Change "camera" to "lens" in the lines running from the one holding "How far is the" through the one holding "34.4 meters", inclusive, and give those lines again with nothing else altered.
-- Begin Exercise data --
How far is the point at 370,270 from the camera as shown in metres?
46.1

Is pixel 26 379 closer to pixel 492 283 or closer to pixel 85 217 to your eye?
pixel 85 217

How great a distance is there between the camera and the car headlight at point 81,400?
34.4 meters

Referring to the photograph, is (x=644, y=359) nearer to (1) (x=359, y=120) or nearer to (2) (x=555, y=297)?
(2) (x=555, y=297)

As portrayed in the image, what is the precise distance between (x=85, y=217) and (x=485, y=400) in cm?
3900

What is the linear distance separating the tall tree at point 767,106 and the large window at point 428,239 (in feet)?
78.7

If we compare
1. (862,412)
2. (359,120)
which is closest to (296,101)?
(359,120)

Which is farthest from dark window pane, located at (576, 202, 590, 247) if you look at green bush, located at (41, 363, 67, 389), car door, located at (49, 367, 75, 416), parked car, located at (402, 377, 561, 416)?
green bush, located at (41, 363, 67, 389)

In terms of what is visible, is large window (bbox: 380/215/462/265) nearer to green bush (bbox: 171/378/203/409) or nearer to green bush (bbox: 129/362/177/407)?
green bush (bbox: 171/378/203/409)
-- End Exercise data --
-- Begin Exercise data --
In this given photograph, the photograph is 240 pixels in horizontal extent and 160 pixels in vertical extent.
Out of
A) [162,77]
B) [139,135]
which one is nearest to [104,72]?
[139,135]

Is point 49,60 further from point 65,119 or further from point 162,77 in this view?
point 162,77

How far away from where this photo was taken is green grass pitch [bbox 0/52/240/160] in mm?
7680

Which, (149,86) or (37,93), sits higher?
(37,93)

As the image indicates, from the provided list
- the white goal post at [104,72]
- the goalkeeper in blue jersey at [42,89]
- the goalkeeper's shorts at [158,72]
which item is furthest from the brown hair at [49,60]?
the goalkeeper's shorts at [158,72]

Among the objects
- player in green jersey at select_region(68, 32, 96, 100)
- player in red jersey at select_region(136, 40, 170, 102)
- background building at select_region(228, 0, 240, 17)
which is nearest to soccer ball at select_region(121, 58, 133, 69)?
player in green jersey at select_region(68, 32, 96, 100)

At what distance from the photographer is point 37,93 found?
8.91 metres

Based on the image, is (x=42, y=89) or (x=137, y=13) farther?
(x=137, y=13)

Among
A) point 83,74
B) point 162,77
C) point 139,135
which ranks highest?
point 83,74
-- End Exercise data --
_Solution_:
How far is the point at 370,270 from the lens as shown in metres?
46.1

Is pixel 26 379 closer to pixel 492 283 or closer to pixel 85 217 to your eye?
pixel 85 217

How great a distance is there between the lens and the car headlight at point 81,400?
34.4 meters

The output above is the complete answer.